_Exercise requirements:_
A: In the agreement excerpt below, restate the paragraph beginning "The Company agrees, subject to the terms hereof" as a short list that keeps its main facts.
B: Pull out the passage of the agreement excerpt below starting with "and similar terms" and going on through "2. Shelf Registration.", copied word for word.

_Document section:_
* * * * * * *
The section captions used in this Agreement are for convenience of reference
only and shall not be construed to affect the meaning, construction or effect
hereof. Unless otherwise specified, the terms "hereof," "herein," "hereunder"
and similar terms refer to this Agreement as a whole, and references herein to
Sections refer to Sections of this Agreement.

     2. Shelf Registration.

          (a) The Company agrees, subject to the terms hereof and to applicable
law, (x) to use its reasonable best efforts to file, as soon as reasonably
practicable, but not later than 45 days, after the date of filing of its Annual
Report on Form 10-K for its fiscal year ended December 31, 2002, a Shelf
Registration Statement, (y) to use its best efforts to cause the Shelf
Registration Statement to be effective as promptly as possible after date of
filing thereof and (z) to use its best efforts to obtain authorization for
listing of the Registrable Securities (but not including the Plan Warrants or
the Merrill Warrant) on a national securities exchange or to have such
Registrable Securities accepted for quotation on the Nasdaq Stock Market.
* * * * * * *
_Given records:_
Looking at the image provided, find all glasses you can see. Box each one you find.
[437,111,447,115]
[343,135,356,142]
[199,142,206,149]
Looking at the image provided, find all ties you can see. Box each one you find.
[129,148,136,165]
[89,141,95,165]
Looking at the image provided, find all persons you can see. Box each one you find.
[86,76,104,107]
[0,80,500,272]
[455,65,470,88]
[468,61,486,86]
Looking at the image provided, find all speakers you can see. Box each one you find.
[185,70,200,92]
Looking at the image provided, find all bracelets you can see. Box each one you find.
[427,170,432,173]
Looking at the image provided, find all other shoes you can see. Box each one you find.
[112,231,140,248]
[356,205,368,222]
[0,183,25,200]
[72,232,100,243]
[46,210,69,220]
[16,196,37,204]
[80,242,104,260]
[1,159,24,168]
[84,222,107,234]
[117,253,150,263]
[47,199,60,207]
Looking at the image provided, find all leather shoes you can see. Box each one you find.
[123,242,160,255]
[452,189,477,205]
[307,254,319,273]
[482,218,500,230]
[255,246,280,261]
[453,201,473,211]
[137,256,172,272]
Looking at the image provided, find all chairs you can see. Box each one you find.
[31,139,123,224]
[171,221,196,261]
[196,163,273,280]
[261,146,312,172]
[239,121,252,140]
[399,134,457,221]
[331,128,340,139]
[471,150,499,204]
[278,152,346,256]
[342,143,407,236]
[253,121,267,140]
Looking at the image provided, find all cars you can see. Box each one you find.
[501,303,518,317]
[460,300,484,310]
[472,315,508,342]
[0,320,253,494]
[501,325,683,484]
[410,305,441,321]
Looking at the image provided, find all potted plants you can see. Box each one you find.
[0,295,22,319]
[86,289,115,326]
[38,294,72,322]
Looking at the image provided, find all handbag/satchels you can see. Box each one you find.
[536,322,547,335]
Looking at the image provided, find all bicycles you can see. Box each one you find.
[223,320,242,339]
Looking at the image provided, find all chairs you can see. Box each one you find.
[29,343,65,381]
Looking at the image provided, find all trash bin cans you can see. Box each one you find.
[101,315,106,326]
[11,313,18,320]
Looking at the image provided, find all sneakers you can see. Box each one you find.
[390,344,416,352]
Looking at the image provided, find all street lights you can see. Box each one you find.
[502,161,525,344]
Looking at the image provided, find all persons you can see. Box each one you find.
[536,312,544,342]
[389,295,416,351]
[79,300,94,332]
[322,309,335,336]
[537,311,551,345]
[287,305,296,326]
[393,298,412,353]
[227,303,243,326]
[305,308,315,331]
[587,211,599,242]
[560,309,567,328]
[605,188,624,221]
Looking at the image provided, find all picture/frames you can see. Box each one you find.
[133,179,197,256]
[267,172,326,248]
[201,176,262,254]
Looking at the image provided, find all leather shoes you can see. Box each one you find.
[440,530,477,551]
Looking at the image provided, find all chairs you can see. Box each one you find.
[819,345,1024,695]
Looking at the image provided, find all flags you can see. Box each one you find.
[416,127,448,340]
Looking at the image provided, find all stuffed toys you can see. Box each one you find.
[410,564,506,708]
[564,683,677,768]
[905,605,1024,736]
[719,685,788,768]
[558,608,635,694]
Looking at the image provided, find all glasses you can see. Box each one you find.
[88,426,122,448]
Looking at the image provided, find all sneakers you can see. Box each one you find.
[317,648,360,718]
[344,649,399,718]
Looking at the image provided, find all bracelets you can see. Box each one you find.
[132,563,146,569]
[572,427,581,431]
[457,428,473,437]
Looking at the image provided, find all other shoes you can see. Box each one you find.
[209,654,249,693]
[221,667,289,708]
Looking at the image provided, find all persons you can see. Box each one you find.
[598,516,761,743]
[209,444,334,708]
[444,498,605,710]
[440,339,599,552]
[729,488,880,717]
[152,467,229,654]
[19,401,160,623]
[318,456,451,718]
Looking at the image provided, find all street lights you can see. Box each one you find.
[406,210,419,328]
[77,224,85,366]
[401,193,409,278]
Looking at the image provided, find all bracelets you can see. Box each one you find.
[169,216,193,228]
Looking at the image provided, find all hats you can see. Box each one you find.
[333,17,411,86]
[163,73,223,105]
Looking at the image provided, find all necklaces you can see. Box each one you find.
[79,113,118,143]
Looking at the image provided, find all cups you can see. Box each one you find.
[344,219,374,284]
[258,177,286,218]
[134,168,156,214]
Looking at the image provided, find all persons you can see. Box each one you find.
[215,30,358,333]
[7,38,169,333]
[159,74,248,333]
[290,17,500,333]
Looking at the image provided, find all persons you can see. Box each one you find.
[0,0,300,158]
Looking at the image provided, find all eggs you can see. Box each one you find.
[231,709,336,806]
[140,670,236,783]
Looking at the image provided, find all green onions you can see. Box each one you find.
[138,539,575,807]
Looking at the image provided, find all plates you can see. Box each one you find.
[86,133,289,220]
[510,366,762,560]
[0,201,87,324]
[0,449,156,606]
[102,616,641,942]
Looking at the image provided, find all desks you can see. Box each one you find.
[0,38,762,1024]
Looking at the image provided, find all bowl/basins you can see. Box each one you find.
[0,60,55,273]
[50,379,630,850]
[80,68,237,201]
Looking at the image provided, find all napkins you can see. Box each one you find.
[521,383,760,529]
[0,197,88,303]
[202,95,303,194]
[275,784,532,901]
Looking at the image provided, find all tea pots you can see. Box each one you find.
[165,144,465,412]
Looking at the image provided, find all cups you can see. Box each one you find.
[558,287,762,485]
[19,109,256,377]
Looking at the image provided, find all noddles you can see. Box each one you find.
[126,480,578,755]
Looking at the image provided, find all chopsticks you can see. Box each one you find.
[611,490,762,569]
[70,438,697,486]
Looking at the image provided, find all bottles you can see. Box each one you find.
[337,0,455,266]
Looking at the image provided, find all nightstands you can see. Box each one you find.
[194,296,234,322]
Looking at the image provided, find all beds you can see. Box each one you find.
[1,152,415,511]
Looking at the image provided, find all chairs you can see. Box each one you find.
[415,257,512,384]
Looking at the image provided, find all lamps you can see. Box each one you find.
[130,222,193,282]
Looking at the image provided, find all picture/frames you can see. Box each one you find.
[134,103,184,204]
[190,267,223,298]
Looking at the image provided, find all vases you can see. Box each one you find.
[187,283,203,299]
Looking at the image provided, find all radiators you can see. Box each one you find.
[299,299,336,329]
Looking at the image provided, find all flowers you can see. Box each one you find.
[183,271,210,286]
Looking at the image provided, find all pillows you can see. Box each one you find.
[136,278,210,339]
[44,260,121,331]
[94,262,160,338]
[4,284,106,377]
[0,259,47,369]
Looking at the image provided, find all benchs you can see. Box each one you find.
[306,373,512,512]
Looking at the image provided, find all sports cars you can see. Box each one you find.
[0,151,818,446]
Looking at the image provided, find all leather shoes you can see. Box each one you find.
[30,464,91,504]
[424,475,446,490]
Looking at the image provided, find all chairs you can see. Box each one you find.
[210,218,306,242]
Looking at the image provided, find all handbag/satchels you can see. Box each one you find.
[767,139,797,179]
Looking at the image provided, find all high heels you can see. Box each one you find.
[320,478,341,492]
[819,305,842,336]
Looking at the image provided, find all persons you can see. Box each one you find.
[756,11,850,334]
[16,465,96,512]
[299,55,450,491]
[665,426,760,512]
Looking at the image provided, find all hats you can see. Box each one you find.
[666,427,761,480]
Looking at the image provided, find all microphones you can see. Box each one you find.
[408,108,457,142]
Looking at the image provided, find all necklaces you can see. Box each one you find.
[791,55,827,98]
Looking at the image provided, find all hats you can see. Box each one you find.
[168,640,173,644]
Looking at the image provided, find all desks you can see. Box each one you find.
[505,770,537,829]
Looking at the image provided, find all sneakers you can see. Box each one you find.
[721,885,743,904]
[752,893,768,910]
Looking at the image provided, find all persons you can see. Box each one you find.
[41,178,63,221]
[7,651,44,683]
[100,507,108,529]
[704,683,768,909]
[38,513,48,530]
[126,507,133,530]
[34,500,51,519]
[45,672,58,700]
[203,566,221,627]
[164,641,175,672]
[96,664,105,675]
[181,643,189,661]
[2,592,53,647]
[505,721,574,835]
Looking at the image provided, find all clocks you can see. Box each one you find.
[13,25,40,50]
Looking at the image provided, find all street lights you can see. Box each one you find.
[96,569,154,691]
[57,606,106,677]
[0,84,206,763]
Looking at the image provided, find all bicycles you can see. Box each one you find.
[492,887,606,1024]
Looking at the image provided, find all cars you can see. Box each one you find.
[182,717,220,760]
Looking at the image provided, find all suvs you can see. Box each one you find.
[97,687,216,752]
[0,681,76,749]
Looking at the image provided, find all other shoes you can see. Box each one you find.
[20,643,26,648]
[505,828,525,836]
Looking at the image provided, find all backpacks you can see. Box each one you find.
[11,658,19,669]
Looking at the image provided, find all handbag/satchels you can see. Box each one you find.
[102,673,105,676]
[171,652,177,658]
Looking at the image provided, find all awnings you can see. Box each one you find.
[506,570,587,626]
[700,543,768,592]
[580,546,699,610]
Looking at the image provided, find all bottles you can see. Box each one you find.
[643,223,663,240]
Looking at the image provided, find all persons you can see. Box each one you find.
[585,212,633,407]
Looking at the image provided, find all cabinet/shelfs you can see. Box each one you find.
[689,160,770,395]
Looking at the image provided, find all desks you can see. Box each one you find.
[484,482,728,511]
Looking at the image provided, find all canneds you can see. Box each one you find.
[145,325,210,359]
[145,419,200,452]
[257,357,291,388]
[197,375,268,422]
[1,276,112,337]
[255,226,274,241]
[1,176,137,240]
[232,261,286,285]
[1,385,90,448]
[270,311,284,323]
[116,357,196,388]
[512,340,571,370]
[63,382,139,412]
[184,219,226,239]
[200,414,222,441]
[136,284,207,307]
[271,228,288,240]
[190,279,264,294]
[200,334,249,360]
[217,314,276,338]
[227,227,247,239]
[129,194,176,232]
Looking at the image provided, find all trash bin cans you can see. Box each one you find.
* * * * * * *
_Solution set:_
A:
Subject to the agreement's terms and applicable law, the Company will:
- Use its reasonable best efforts to file a Shelf Registration Statement as soon as reasonably practicable, and no later than 45 days after filing its Annual Report on Form 10-K for the fiscal year ended December 31, 2002.
- Use its best efforts to make the Shelf Registration Statement effective as promptly as possible after filing.
- Use its best efforts to get the Registrable Securities (excluding the Plan Warrants and the Merrill Warrant) authorized for listing on a national securities exchange or accepted for quotation on the Nasdaq Stock Market.

B:
and similar terms refer to this Agreement as a whole, and references herein to
Sections refer to Sections of this Agreement.

     2. Shelf Registration.